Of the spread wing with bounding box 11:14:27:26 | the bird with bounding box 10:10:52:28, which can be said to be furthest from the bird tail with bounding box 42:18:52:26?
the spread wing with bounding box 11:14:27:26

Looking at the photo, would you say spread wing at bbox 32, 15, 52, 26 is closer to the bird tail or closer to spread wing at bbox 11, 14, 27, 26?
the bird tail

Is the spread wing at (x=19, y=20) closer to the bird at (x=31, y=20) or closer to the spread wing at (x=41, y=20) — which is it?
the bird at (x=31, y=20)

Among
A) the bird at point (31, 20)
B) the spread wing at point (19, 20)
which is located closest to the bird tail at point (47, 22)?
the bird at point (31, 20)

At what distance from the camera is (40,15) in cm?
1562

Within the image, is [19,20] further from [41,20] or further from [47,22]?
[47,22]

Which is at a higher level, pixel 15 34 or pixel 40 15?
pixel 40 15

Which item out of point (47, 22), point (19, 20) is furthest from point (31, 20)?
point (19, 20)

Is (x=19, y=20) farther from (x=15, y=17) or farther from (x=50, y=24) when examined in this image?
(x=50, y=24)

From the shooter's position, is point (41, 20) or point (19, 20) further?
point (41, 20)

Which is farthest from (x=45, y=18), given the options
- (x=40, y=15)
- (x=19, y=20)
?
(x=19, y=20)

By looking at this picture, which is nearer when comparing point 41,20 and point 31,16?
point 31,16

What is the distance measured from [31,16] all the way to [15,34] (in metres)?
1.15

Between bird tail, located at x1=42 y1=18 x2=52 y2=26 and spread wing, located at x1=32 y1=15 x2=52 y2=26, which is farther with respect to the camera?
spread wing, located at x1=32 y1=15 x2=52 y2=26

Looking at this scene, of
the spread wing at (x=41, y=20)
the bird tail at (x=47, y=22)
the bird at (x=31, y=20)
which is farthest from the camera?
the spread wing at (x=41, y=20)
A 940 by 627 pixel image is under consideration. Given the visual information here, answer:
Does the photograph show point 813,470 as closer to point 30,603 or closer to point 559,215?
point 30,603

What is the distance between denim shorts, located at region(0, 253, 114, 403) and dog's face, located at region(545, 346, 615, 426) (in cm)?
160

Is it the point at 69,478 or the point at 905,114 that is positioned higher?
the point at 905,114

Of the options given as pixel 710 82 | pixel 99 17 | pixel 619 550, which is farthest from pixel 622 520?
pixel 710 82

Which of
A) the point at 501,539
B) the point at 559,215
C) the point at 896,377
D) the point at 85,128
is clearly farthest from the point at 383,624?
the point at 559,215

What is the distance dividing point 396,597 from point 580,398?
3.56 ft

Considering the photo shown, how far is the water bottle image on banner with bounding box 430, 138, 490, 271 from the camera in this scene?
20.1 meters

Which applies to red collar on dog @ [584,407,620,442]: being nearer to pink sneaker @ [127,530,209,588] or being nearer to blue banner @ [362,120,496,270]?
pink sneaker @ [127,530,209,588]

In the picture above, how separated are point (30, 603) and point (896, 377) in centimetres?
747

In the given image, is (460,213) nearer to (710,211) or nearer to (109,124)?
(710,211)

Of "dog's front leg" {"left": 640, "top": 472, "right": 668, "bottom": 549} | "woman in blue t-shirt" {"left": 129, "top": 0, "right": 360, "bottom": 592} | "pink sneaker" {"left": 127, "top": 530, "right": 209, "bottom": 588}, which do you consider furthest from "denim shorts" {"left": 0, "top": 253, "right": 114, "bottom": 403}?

WHAT TO PRODUCE:
Please copy every one of the records above, word for word, without changing anything.

ANSWER TO THE EXERCISE:
Of the spread wing with bounding box 11:14:27:26 | the bird with bounding box 10:10:52:28, which can be said to be furthest from the bird tail with bounding box 42:18:52:26?
the spread wing with bounding box 11:14:27:26

Looking at the photo, would you say spread wing at bbox 32, 15, 52, 26 is closer to the bird tail or closer to spread wing at bbox 11, 14, 27, 26?
the bird tail

Is the spread wing at (x=19, y=20) closer to the bird at (x=31, y=20) or closer to the spread wing at (x=41, y=20) — which is it?
the bird at (x=31, y=20)

Among
A) the bird at point (31, 20)
B) the spread wing at point (19, 20)
which is located closest to the bird tail at point (47, 22)?
the bird at point (31, 20)

At what distance from the camera is (40,15) in cm?
1562

Within the image, is [19,20] further from [41,20] or further from [47,22]?
[47,22]

Which is at a higher level, pixel 15 34 or pixel 40 15?
pixel 40 15

Which item out of point (47, 22), point (19, 20) is furthest from point (31, 20)?
point (19, 20)

Is (x=19, y=20) farther from (x=15, y=17) or farther from (x=50, y=24) when examined in this image?
(x=50, y=24)

From the shooter's position, is point (41, 20) or point (19, 20) further?
point (41, 20)

Which is farthest from (x=45, y=18), given the options
- (x=40, y=15)
- (x=19, y=20)
?
(x=19, y=20)

By looking at this picture, which is nearer when comparing point 41,20 and point 31,16?
point 31,16

What is the distance measured from [31,16] all the way to [15,34] (in metres)?
1.15

Between bird tail, located at x1=42 y1=18 x2=52 y2=26 and spread wing, located at x1=32 y1=15 x2=52 y2=26, which is farther with respect to the camera?
spread wing, located at x1=32 y1=15 x2=52 y2=26

Looking at this scene, of
the spread wing at (x=41, y=20)
the bird tail at (x=47, y=22)
the bird at (x=31, y=20)
which is farthest from the camera?
the spread wing at (x=41, y=20)
A 940 by 627 pixel image is under consideration. Given the visual information here, answer:
Does the photograph show point 813,470 as closer to point 30,603 or closer to point 559,215?
point 30,603

What is the distance between denim shorts, located at region(0, 253, 114, 403) and dog's face, located at region(545, 346, 615, 426) (in cm)?
160

Is it the point at 69,478 or the point at 905,114 that is positioned higher?
the point at 905,114

Of the options given as pixel 710 82 | pixel 99 17 | pixel 619 550, which is farthest from pixel 622 520?
pixel 710 82

Which of
A) the point at 501,539
B) the point at 559,215
C) the point at 896,377
D) the point at 85,128
is clearly farthest from the point at 383,624?
the point at 559,215

What is the distance dividing point 396,597 from point 580,398?
3.56 ft

Considering the photo shown, how far is the water bottle image on banner with bounding box 430, 138, 490, 271 from the camera in this scene?
20.1 meters

Which applies to red collar on dog @ [584,407,620,442]: being nearer to pink sneaker @ [127,530,209,588] or being nearer to blue banner @ [362,120,496,270]?
pink sneaker @ [127,530,209,588]

In the picture above, how separated are point (30, 603) and point (896, 377) in centimetres?
747

In the given image, is (460,213) nearer to (710,211) or nearer to (109,124)?
(710,211)

Of "dog's front leg" {"left": 640, "top": 472, "right": 668, "bottom": 549} | "woman in blue t-shirt" {"left": 129, "top": 0, "right": 360, "bottom": 592} | "pink sneaker" {"left": 127, "top": 530, "right": 209, "bottom": 588}, which do you consider furthest from "denim shorts" {"left": 0, "top": 253, "right": 114, "bottom": 403}?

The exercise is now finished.